提取文本 ::

1. 概览

Document AI 是什么?
Document AI 是一个平台,可让您从文档中提取数据洞见。其核心是提供不断增长的文档处理器(也称为解析器或分屏器,具体取决于其功能)列表。
您可以通过以下两种方式管理 Document AI 处理器:
- 通过 Web 控制台手动执行;
- 使用 Document AI API 以编程方式。
以下示例屏幕截图显示了 Web 控制台和 Python 代码中的处理器列表:

在本实验中,您将重点学习如何使用 Python 客户端库以编程方式管理 Document AI 处理器。
您将看到的内容
- 如何设置环境
- 如何提取处理器类型
- 如何创建处理器
- 如何列出项目处理器
- 如何使用处理器
- 如何启用/停用处理器
- 如何管理处理器版本
- 如何删除处理器
所需条件
调查问卷
您将如何使用本教程?
您如何评价使用 Python 的体验?
您如何评价自己在 Google Cloud 服务方面的经验水平?
2. 设置和要求
自定进度的环境设置
- 登录 Google Cloud 控制台,然后创建一个新项目或重复使用现有项目。如果您还没有 Gmail 或 Google Workspace 账号,则必须创建一个。



- 项目名称是此项目参与者的显示名称。它是 Google API 尚未使用的字符串。您可以随时对其进行更新。
- 项目 ID 在所有 Google Cloud 项目中是唯一的,并且是不可变的(一经设置便无法更改)。Cloud 控制台会自动生成一个唯一字符串;通常情况下,您无需关注该字符串。在大多数 Codelab 中,您都需要引用项目 ID(通常用 PROJECT_ID标识)。如果您不喜欢生成的 ID,可以再随机生成一个 ID。或者,您也可以尝试自己的项目 ID,看看是否可用。完成此步骤后便无法更改该 ID,并且此 ID 在项目期间会一直保留。
- 此外,还有第三个值,即部分 API 使用的项目编号,供您参考。如需详细了解所有这三个值,请参阅文档。
- 接下来,您需要在 Cloud 控制台中启用结算功能,以便使用 Cloud 资源/API。运行此 Codelab 应该不会产生太多的费用(如果有的话)。若要关闭资源以避免产生超出本教程范围的结算费用,您可以删除自己创建的资源或删除项目。Google Cloud 新用户符合参与 300 美元免费试用计划的条件。

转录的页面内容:

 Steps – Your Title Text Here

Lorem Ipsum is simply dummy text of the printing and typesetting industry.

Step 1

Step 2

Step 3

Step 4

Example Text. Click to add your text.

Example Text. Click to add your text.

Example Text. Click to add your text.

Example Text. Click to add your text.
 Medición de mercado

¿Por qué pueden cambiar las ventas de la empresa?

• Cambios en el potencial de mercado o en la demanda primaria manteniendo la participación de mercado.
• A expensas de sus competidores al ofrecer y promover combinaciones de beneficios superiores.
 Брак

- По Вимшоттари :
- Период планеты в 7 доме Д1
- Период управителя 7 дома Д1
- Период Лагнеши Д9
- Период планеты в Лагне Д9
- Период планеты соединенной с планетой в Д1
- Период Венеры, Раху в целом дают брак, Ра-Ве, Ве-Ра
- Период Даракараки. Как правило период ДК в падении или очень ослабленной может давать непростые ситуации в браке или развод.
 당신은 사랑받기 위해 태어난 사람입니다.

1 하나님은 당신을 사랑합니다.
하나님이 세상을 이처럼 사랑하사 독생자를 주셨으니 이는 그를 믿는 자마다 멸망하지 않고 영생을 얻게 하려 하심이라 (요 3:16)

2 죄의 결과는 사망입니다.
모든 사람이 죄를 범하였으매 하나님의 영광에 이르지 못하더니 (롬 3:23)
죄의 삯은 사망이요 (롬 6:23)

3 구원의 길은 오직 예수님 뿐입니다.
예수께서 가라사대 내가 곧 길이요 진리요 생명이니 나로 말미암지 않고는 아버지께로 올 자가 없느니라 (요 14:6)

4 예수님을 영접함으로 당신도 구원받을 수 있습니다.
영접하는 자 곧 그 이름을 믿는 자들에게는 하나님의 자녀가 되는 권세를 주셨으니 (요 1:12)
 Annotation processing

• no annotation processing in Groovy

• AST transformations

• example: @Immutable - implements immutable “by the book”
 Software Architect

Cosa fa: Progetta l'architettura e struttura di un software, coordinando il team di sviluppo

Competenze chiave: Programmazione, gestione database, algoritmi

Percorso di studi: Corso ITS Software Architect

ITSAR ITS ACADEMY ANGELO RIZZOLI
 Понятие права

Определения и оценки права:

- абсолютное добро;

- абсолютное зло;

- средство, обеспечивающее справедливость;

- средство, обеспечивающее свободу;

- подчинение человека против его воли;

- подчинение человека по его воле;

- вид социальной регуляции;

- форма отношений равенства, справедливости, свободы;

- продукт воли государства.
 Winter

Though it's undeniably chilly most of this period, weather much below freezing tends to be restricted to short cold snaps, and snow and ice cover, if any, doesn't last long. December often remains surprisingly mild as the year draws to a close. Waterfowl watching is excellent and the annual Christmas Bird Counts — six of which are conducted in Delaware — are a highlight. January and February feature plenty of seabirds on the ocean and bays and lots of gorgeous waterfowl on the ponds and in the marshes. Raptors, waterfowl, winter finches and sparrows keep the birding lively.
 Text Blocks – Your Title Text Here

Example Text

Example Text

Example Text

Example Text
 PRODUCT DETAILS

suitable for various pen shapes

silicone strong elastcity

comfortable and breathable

练习任务 ::
• a. 列出 Document AI 教程中“您将看到的内容”这一标题下的全部条目。
• b. 根据 Document AI 教程,Google Cloud 新用户可以参与多少金额的免费试用计划?
• c. 接着 Document AI 教程的最后一句往下续写。

参考答案 ::
• a.
- 如何设置环境
- 如何提取处理器类型
- 如何创建处理器
- 如何列出项目处理器
- 如何使用处理器
- 如何启用/停用处理器
- 如何管理处理器版本
- 如何删除处理器

• b. 300 美元。

• c.
启动 Cloud Shell
虽然可以通过笔记本电脑对 Google Cloud 进行远程操作,但在此实验中,您将使用 Cloud Shell,这是一个在云端运行的命令行环境。
激活 Cloud Shell
- 在 Cloud Console 中,点击激活 Cloud Shell 。 。

如果这是您首次启动 Cloud Shell,系统会显示一个中间屏幕,介绍 Cloud Shell 是什么。如果系统显示中间屏幕,请点击继续。

预配和连接到 Cloud Shell 只需花几分钟时间。

此虚拟机已加载所需的所有开发工具。它提供了一个持久的 5 GB 主目录,并且在 Google Cloud 中运行,大大增强了网络性能和身份验证。您在此 Codelab 中的大部分(甚至全部)工作都可以使用浏览器完成。
在连接到 Cloud Shell 后,您应该会看到自己已通过身份验证,并且项目已设置为您的项目 ID。
- 在 Cloud Shell 中运行以下命令以确认您已通过身份验证:
gcloud auth list
命令输出
 Credentialed Accounts
ACTIVE  ACCOUNT
*       <my_account>@<my_domain.com>
To set the active account, run:
    $ gcloud config set account `ACCOUNT`
- 在 Cloud Shell 中运行以下命令,以确认 gcloud 命令了解您的项目:
gcloud config list project
命令输出
[core] project = <PROJECT_ID>
如果不是上述结果,您可以使用以下命令进行设置:
gcloud config set project <PROJECT_ID>
命令输出
Updated property [core/project].
3. 环境设置
您必须先在 Cloud Shell 中运行以下命令以启用 Document AI API,然后才能开始使用 Document AI:
gcloud services enable documentai.googleapis.com
您应该会看到与以下类似的内容:
Operation "operations/..." finished successfully.
现在,您可以使用 Document AI 了!
前往您的主目录:
cd ~
创建一个 Python 虚拟环境来隔离依赖项:
virtualenv venv-docai
激活此虚拟环境:
source venv-docai/bin/activate
安装 IPython、Document AI 客户端库和 python-tabulate(用于以美观的格式输出请求结果):
pip install ipython google-cloud-documentai tabulate
您应该会看到与以下类似的内容:
... Installing collected packages: ..., tabulate, ipython, google-cloud-documentai Successfully installed ... google-cloud-documentai-2.15.0 ...
现在,您可以使用 Document AI 客户端库了!
设置以下环境变量:
export PROJECT_ID=$(gcloud config get-value core/project)
# Choose "us" or "eu"
export API_LOCATION="us"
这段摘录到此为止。